--- TEXT ---

Turning first to the officer’s actions, the Court in Willoughby held that “[a] seizure initiated through a show of authority requires words or actions, or both, by a law enforcement officer that would convey to a reasonable person that the officer was ordering him or her to restrict his or her movement.” Willoughby, 147 Idaho at 486, 211 P.3d at 95. Indeed, “[a] seizure under the meaning of the Fourth Amendment occurs only “when the officer, by means of physical force or show of authority, has in some way restrained the liberty of a citizen.’ ” State v. Nickel, 134 Idaho 610, 612, 7 P.3d 219, 221 (2000) (quoting Terry v. Ohio, 392 U.S. 1, 19 n. 16, 88 S.Ct. 1868, 1879 n. 16, 20 L.Ed.2d 889, 905 n. 16 (1968)). A seizure occurs “only when there is a governmental termination of freedom of movement through means intentionally applied.” Brower v. County of Inyo, 489 U.S. 593, 596-97, 109 S.Ct. 1378, 1381, 103 L.Ed.2d 628, 635-36 (1989); see Brendlin v. California, 551 U.S. 249, 254, 127 S.Ct. 2400, 2405, 168 L.Ed.2d 132, 137-38 (2007); Scott v. Harris, 550 U.S. 372, 381, 127 S.Ct. 1769, 1776-77, 167 L.Ed.2d 686, 694-95 (2007). The officer must convey a message that compliance is required; otherwise the encounter is deemed consensual. State v. Fry, 122 Idaho 100, 102, 831 P.2d 942, 944 (Ct.App.1991). In State v. Nelson, 134 Idaho 675, 8 P.3d 670 (Ct.App.2000), we held that “unless the circumstances of the encounter are ‘so intimidating as to demonstrate that a reasonable person would have believed he [or she] was not free to leave if he [or she] had not responded,’ one cannot say that an officer’s request results in a seizure within the meaning of the Fourth Amendment.” Id. at 678, 8 P.3d at 673 (quoting Immigration and Naturalization Service v. Delgado, 466 U.S. 210, 216, 104 S.Ct. 1758, 1763, 80 L.Ed.2d 247, 255 (1984)). Thus, in my view, the officer’s action must be an intentional demonstration of force or authority meant to convey restriction of movement, not simply intentional in the sense of a volitional action. Moreover, the nature of the officer’s action must be intimidating,2 at least in the sense of conveying a message that compliance is required.
Examples of circumstances that might indicate seizure, even where the person did not attempt to leave, would be the threatening presence of several officers, the display of a weapon by an officer, some physical touching of the person of the citizen, or the use of language or tone of voice indicating that compliance with the officer’s request might be compelled.

--- DATASET CONTENT ---

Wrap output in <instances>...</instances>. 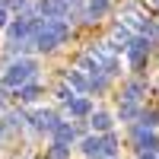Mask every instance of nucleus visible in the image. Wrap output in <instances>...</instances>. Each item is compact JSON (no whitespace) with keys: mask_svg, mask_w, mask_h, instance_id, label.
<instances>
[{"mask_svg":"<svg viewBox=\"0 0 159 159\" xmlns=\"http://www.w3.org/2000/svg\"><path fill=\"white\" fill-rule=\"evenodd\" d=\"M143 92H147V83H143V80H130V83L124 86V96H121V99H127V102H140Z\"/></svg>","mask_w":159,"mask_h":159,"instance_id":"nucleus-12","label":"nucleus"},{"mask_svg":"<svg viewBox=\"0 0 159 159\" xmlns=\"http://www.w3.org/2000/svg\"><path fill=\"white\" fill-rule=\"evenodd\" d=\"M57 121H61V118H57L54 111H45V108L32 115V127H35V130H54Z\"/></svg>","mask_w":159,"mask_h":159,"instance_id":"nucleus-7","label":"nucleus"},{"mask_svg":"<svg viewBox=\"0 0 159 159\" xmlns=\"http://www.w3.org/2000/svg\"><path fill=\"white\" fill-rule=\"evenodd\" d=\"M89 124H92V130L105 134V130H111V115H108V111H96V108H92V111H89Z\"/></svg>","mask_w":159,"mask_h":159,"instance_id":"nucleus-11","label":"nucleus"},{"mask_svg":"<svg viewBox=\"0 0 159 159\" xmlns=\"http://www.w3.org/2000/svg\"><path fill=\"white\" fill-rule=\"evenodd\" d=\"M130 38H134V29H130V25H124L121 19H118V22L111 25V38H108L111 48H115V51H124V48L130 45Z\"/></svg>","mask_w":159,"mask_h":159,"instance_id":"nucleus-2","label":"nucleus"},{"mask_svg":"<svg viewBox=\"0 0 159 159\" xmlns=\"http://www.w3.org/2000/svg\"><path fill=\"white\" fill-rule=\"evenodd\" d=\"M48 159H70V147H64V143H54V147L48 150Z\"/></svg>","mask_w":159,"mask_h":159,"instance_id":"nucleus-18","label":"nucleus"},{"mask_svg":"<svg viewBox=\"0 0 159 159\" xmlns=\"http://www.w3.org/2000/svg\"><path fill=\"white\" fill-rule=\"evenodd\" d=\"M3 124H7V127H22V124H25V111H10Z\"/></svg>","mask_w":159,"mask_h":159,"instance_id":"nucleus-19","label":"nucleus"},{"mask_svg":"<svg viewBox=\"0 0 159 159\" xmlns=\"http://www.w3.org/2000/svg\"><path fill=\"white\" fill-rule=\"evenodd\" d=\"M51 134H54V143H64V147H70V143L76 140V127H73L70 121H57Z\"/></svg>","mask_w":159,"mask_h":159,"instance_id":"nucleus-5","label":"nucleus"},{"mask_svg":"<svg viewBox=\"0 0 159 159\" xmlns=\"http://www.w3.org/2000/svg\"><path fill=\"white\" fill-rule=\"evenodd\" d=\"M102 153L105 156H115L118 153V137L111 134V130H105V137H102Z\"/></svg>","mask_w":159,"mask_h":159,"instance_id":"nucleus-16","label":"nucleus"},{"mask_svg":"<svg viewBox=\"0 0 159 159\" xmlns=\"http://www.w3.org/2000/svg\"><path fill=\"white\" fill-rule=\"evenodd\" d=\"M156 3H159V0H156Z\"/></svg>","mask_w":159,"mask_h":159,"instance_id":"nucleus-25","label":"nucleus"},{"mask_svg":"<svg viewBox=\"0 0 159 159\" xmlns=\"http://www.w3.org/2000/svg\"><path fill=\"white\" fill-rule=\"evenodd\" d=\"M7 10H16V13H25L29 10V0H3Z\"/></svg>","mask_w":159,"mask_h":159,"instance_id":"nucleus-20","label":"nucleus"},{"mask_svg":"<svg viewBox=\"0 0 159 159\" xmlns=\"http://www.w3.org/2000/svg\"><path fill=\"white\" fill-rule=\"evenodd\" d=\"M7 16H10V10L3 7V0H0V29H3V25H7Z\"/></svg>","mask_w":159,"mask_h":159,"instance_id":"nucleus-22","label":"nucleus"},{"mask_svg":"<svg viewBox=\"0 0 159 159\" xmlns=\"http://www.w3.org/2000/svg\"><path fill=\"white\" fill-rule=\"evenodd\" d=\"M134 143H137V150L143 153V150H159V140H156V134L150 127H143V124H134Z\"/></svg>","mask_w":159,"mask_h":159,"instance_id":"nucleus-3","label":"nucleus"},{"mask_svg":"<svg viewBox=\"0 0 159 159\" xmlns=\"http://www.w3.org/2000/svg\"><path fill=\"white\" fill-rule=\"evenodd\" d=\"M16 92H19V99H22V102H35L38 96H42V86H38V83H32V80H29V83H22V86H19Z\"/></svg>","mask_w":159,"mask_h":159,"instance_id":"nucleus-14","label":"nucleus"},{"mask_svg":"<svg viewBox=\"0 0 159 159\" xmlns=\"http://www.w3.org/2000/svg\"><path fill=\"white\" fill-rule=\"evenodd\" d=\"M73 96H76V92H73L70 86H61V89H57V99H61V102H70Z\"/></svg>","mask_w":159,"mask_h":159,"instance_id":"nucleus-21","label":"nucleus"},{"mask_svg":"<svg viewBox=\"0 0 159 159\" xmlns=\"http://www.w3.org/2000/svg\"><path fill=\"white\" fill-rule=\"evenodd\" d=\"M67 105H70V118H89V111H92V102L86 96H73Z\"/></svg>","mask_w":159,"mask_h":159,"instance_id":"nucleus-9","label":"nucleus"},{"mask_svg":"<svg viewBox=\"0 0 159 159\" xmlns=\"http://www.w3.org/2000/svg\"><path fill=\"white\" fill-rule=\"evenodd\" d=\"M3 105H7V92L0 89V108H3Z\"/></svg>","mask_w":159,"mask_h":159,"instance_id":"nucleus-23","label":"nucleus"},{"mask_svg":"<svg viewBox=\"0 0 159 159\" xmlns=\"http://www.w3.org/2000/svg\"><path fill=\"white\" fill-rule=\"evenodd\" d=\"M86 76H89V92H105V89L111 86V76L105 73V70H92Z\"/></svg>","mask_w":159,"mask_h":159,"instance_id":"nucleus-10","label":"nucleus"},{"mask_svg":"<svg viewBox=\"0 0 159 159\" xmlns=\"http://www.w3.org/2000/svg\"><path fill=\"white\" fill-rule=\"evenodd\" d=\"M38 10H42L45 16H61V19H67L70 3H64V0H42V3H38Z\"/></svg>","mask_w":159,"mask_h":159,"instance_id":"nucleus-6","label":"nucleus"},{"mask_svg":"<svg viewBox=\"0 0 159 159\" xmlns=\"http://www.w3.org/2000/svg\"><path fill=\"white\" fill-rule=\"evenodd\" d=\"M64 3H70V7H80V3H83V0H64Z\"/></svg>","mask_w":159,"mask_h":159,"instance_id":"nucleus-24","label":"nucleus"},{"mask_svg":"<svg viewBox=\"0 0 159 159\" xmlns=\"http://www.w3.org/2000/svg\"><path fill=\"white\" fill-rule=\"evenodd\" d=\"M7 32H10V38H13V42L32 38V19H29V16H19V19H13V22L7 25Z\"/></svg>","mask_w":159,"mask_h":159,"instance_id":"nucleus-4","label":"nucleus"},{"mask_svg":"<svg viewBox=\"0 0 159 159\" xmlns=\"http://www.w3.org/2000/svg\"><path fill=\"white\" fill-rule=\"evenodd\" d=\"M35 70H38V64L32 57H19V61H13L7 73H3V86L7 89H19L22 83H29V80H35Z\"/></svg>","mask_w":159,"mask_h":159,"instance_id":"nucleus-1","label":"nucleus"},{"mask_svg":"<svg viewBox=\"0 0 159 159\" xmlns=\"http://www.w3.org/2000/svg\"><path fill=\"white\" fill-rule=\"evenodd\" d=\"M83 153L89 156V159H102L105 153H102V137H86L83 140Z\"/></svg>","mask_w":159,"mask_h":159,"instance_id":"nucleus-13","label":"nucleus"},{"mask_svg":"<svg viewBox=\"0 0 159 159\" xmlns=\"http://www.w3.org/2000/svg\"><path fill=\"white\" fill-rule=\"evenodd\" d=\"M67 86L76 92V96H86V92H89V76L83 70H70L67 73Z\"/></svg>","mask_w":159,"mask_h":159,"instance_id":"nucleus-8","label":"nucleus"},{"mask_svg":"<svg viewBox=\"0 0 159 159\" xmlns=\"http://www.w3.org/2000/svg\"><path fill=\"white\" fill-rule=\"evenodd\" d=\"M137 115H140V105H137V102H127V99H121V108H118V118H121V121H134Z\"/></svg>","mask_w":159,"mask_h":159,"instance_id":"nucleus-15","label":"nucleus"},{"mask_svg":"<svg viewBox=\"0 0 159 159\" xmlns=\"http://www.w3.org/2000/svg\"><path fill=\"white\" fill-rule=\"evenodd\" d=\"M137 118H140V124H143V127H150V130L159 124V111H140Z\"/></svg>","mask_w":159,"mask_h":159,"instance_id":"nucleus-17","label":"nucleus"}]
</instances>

---

§ STATED GOAL 1:
In the text on Fourth Amendment seizures, what happens to an encounter if the officer does not convey a message that compliance is required?
§ STATED GOAL 2:
Copy word for word the part of the seizure text from "Examples of circumstances" to "might be compelled.".

§ WORKED ANSWER 1:
It is deemed consensual.

§ WORKED ANSWER 2:
Examples of circumstances that might indicate seizure, even where the person did not attempt to leave, would be the threatening presence of several officers, the display of a weapon by an officer, some physical touching of the person of the citizen, or the use of language or tone of voice indicating that compliance with the officer’s request might be compelled.